REQUISITOS DA TAREFA -
Transcreva, sem alterar nada, a passagem da entrevista que vai de "Ricupero, que também" até "ano que vem.".

Ricupero, que também foi embaixador do Brasil em Washington e representante na Organização das Nações Unidas (ONU), avalia que a economia tem dado sinais de recuperação, mas que as medidas tomadas até agora, como a redução dos juros e a liberação de recursos do Fundo de Garantia do Tempo de Serviço (FGTS), têm efeito limitado e devem durar até o início do ano que vem.
A seguir, trechos da entrevista ao Estado:
• Que lições a ameaça de taxação ao Brasil, feita pelo presidente Donald Trump, deixa em relação à condução atual da política externa do Brasil?
Esse episódio tornou patente o que já sabíamos: que era uma grande ficção a ideia de que o presidente Bolsonaro e seu filho Eduardo tinham canal direto com Trump. O que podemos notar é que as nossas relações internacionais estão baseadas em premissas totalmente falsas, é uma visão alienada em relação ao mundo e em relação ao Brasil. O governo precisa perceber que, neste mundo de competição pelo comércio internacional, o interesse do Brasil é permanecer autônomo e ter o máximo de ganhos em cada negociação. É ingênuo se alinhar com uma potência.
• O governo se precipitou ao abrir mão da exigência de vistos para turistas americanos sem contrapartida ou abrir mão do tratamento especial na Organização Mundial do Comércio (OMC)?
No caso dos vistos, é possível justificar um pouco pelo interesse brasileiro no turismo, que pode ser facilitado. Mas as outras medidas são mais graves, como abrir mão do tratamento especial diferenciado na OMC e nas negociações comerciais em troca do apoio pela entrada na OCDE (espécie de clube dos países ricos). Não tem cabimento abrir mão de uma vantagem que é dada a países com o status do Brasil, que é um país em desenvolvimento e precisa de prazos mais amplos ou de menores concessões de tarifas. China e Índia jamais aceitaram isso. Em troca de um apoio incerto dos Estados Unidos, o governo abriu mão de vantagens concretas.

DADOS REGISTRADOS -
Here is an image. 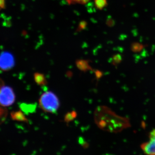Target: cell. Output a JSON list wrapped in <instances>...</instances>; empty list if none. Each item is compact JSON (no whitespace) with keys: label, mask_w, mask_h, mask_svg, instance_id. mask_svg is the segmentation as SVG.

RESPOSTA CORRETA -
Ricupero, que também foi embaixador do Brasil em Washington e representante na Organização das Nações Unidas (ONU), avalia que a economia tem dado sinais de recuperação, mas que as medidas tomadas até agora, como a redução dos juros e a liberação de recursos do Fundo de Garantia do Tempo de Serviço (FGTS), têm efeito limitado e devem durar até o início do ano que vem.